# EXERCISE AIM
Print all of the records below line for line, changing nothing.

# MATERIAL FOR THIS EXERCISE
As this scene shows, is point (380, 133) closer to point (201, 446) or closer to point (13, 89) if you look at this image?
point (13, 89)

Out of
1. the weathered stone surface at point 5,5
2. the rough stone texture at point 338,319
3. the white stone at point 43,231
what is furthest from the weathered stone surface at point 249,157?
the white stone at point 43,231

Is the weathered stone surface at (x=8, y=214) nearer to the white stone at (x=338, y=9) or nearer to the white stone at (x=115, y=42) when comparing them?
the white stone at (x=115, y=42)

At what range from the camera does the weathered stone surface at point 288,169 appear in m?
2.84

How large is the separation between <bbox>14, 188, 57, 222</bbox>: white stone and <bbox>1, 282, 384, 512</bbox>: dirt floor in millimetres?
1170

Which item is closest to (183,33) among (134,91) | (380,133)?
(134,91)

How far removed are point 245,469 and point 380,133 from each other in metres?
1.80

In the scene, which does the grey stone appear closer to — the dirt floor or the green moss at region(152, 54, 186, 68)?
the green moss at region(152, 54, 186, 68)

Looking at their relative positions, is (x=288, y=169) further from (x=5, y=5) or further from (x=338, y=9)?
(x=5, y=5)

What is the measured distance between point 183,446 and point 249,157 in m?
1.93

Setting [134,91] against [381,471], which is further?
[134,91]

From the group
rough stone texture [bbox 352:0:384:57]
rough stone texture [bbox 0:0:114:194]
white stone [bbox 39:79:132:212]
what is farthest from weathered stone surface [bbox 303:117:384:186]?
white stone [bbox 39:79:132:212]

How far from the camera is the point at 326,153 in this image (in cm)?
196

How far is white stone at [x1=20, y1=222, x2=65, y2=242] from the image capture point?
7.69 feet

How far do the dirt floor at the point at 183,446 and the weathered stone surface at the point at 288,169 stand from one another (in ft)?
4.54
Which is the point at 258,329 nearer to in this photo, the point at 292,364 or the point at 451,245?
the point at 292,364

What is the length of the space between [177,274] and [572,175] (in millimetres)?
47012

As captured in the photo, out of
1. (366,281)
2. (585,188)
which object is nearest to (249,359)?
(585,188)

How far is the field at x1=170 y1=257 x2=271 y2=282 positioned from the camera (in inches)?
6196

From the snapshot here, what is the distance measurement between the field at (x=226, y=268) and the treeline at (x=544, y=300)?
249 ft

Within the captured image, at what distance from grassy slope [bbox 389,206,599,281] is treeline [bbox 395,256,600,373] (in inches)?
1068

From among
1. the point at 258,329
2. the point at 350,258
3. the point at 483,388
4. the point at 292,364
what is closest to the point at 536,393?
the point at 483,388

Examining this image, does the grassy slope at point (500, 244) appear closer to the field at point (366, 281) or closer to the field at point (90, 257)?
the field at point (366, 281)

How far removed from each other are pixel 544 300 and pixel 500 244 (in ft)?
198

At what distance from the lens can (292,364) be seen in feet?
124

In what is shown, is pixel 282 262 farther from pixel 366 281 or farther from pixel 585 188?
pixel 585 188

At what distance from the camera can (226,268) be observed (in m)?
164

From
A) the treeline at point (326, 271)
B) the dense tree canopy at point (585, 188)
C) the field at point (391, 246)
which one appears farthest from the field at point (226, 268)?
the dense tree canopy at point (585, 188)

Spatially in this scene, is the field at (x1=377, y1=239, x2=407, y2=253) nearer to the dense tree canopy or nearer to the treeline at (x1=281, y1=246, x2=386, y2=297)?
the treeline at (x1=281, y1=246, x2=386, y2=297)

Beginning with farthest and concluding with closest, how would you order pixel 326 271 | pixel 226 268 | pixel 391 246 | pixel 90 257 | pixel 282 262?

# SOLUTION
As this scene shows, is point (380, 133) closer to point (201, 446) or closer to point (13, 89) if you look at this image?
point (13, 89)

Out of
1. the weathered stone surface at point 5,5
2. the rough stone texture at point 338,319
3. the white stone at point 43,231
what is furthest from the weathered stone surface at point 249,157?
the white stone at point 43,231

Is the weathered stone surface at (x=8, y=214) nearer to the white stone at (x=338, y=9) or nearer to the white stone at (x=115, y=42) when comparing them?
the white stone at (x=115, y=42)

At what range from the camera does the weathered stone surface at point 288,169 appear in m?
2.84

How large is the separation between <bbox>14, 188, 57, 222</bbox>: white stone and <bbox>1, 282, 384, 512</bbox>: dirt floor in millimetres?
1170

Which item is closest to (183,33) among (134,91) | (380,133)?
(134,91)

How far removed are point 245,469 and point 380,133 from each other in metres?
1.80

In the scene, which does the grey stone appear closer to — the dirt floor or the green moss at region(152, 54, 186, 68)?
the green moss at region(152, 54, 186, 68)

Looking at their relative positions, is (x=288, y=169) further from (x=5, y=5) or further from (x=338, y=9)?
(x=5, y=5)

What is the measured distance between point 183,446 and point 249,157 in m?
1.93

Setting [134,91] against [381,471], which is further?
[134,91]

From the group
rough stone texture [bbox 352:0:384:57]
rough stone texture [bbox 0:0:114:194]
white stone [bbox 39:79:132:212]
what is farthest from weathered stone surface [bbox 303:117:384:186]?
white stone [bbox 39:79:132:212]

How far from the camera is the point at 326,153 in this image (in cm)?
196

How far is white stone at [x1=20, y1=222, x2=65, y2=242] from the image capture point?
7.69 feet

How far do the dirt floor at the point at 183,446 and the weathered stone surface at the point at 288,169 stand from one another (in ft)?
4.54
Which is the point at 258,329 nearer to in this photo, the point at 292,364 or the point at 451,245?
the point at 292,364

What is the length of the space between [177,274] and [572,175] (in millimetres)?
47012

As captured in the photo, out of
1. (366,281)
2. (585,188)
which object is nearest to (249,359)?
(585,188)

How far is the field at x1=170 y1=257 x2=271 y2=282 positioned from the camera (in inches)?
6196

From the snapshot here, what is the distance measurement between the field at (x=226, y=268) and the treeline at (x=544, y=300)?
249 ft

Within the captured image, at what distance from grassy slope [bbox 389,206,599,281] is treeline [bbox 395,256,600,373] (in inches)?
1068

From among
1. the point at 258,329
2. the point at 350,258
3. the point at 483,388
4. the point at 292,364
what is closest to the point at 536,393?
the point at 483,388

Examining this image, does the grassy slope at point (500, 244) appear closer to the field at point (366, 281) or closer to the field at point (90, 257)?
the field at point (366, 281)

How far removed from each other are pixel 544 300 and pixel 500 244 (in ft)?
198

At what distance from the lens can (292,364) be seen in feet?
124

In what is shown, is pixel 282 262 farther from pixel 366 281 or farther from pixel 585 188?
pixel 585 188

At what distance from the camera can (226,268) be observed (in m)?
164

From
A) the treeline at point (326, 271)
B) the dense tree canopy at point (585, 188)
C) the field at point (391, 246)
which one appears farthest from the field at point (226, 268)?
the dense tree canopy at point (585, 188)

Spatially in this scene, is the field at (x1=377, y1=239, x2=407, y2=253) nearer to the dense tree canopy or nearer to the treeline at (x1=281, y1=246, x2=386, y2=297)?
the treeline at (x1=281, y1=246, x2=386, y2=297)

Beginning with farthest and concluding with closest, how would you order pixel 326 271 | pixel 226 268 | pixel 391 246 | pixel 90 257 | pixel 282 262?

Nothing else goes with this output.